Nonfunctionally Integrated Payout Rule
A nonfunctionally integrated Type III supporting organization has payout (i.e., distribution) requirements that were initially designed under the Pension Protection Act of 2006 to be similar to the payout requirements of private foundations. However, based on a number of negative comments the IRS received during the comment period, the final regulations change the payout rule for non-functionally integrated supporting organizations. Rather than paying out 5% of the fair market value of its non-exempt-use assets, a non-functionally integrated Type III supporting organization is required to distribute a “distributable amount” that is “equal to the greater of 85 percent of adjusted net income or 3.5 percent of the fair market value of the supporting organization’s non-exempt-use assets.” The distributable amount is based on the fair market value of the organization’s non-exempt-use assets in the immediately preceding tax year.7 This pay out requirement is the primary reason why many Type III supporting organizations do not want to be found to be non-functionally integrated as it takes away some of the organization’s control of its distributions.
Failure to Meet Requirements
If a Type III supporting organization fails to meet the requirements of the final and temporary regulations in T.D. 9605 and otherwise fails to qualify as a public charity under 509(a)(1), (2) or (4), it will be classified as a private foundation. Note that failure to provide the required annual notice to the supported organization(s) is considered to be a failure to meet the requirements of the regulations. For this reason, it is critical for foundations to provide the annual report to the association, even if the same staff is involved in overseeing both entities.

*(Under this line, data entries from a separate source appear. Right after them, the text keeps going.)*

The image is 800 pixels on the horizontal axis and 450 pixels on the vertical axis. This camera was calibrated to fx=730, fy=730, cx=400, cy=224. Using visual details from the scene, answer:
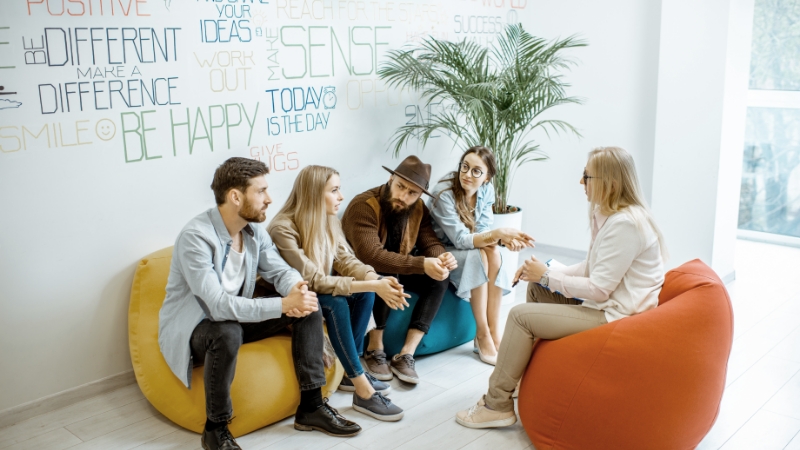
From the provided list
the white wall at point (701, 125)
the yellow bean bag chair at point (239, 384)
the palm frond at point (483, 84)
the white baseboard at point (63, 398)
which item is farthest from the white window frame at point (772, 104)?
the white baseboard at point (63, 398)

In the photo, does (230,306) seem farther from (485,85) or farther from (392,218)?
(485,85)

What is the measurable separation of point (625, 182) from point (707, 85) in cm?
204

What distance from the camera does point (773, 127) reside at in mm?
5688

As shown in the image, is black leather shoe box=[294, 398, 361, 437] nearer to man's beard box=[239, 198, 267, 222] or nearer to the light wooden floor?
the light wooden floor

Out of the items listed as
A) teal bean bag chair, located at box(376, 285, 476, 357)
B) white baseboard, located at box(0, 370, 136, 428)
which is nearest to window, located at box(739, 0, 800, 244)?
teal bean bag chair, located at box(376, 285, 476, 357)

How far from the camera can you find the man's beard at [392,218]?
11.6 feet

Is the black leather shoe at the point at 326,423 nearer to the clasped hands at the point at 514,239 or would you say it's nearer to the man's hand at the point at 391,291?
the man's hand at the point at 391,291

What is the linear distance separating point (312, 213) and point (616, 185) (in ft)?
4.12

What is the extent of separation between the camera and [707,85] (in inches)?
174

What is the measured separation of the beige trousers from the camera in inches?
109

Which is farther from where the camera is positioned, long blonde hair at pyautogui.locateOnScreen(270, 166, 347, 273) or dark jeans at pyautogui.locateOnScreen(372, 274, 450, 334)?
dark jeans at pyautogui.locateOnScreen(372, 274, 450, 334)

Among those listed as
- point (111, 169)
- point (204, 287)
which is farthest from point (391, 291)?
point (111, 169)

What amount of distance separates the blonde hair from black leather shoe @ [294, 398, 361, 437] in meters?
1.30

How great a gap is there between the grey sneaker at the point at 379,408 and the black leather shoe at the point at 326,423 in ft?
0.41
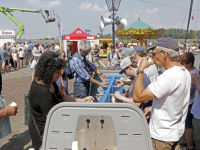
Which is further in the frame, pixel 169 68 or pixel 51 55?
pixel 51 55

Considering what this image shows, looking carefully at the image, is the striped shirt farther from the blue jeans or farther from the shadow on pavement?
the blue jeans

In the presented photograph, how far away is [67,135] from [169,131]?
1.05 m

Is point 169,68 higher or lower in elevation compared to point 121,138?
higher

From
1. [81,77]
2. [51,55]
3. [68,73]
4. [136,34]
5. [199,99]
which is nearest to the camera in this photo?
[51,55]

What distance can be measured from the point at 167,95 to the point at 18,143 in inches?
132

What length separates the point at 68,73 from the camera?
3.98 metres

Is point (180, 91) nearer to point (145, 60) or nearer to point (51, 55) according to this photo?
point (145, 60)

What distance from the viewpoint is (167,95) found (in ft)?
5.90

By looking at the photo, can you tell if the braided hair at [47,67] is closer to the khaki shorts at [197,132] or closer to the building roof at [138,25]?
the khaki shorts at [197,132]

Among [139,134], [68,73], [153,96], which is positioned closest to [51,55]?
[153,96]

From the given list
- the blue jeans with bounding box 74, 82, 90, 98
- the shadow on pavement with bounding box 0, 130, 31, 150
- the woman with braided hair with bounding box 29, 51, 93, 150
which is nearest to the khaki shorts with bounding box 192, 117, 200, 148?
the blue jeans with bounding box 74, 82, 90, 98

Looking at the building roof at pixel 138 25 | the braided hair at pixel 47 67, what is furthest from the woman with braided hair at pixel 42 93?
the building roof at pixel 138 25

Organizations that were Type III supporting organizations as of December 28, 2012 were granted an extension of time to meet the notice requirements that matches the extension of time to file their Form 990. This means that if an organization obtains an extension until November 15, 2013 to file its Form 990 for 2012, then its notice to its supported organizations is not due until November 15, 2013. Thereafter, the notice to supported organizations is due at the end of the fifth month following the close of the taxable year (or by May 31 for those organizations with a calendar tax year). If the Form 990 for the just completed tax year is not ready to accompany the notice by May 31, then the supporting organization should provide its most recently filed Form 990 to its supported organization.8
Non-functionally integrated supporting organizations have been given two years to comply with the distribution requirement so that those who have invested in non-liquid assets have time to convert those assets to cash.
Associations with related foundations that qualify as supporting organizations should become familiar with the regulations applicable to their relationship as failure to comply could cause the foundation to be reclassified as a private foundation with all of the compliance requirements that accompany private foundation status.